Cependant le roi d'Espagne avoit déjà des desseins ambitieux sur la couronne de France, qu'il vouloit mettre sur la tête de sa fille, et Mayenne les avoit pénétrés. Il n'ignoroit point que les intrigues secrètes de son ambassadeur lui avoient déjà fait un parti puissant dans la faction des Seize[160]; et l'arrivée du cardinal Gaëtan, qu'il savoit entièrement dévoué à l'Espagne, alloit accroître encore les forces de ce parti.

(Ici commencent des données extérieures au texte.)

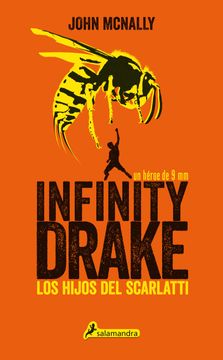 portada Infinity Drake 1: Los Hijos del Scarlatti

D'un autre côté, le duc de Lorraine, chef de sa propre famille, élevoit aussi des prétentions en faveur de son fils le marquis Du Pont, et intriguoit pour les faire réussir; le duc de Savoie lui-même ne craignoit pas de se mettre sur les rangs; et en attendant que l'on reconnût son prétendu droit, continuoit de faire sa proie de tout ce que le malheur des temps lui permettoit d'envahir sur la France. La position du chef de la ligue devenoit ainsi plus embarrassante que jamais. Il ne vit qu'un moyen d'en sortir: ce fut de faire proclamer publiquement Charles X roi de France; et il se résolut à l'employer. Cette proclamation se fit le 21 novembre, dans une séance solennelle du parlement, présidé par Brisson; et son titre de lieutenant-général du royaume lui fut confirmé pour tout le temps que dureroit la prison du nouveau roi.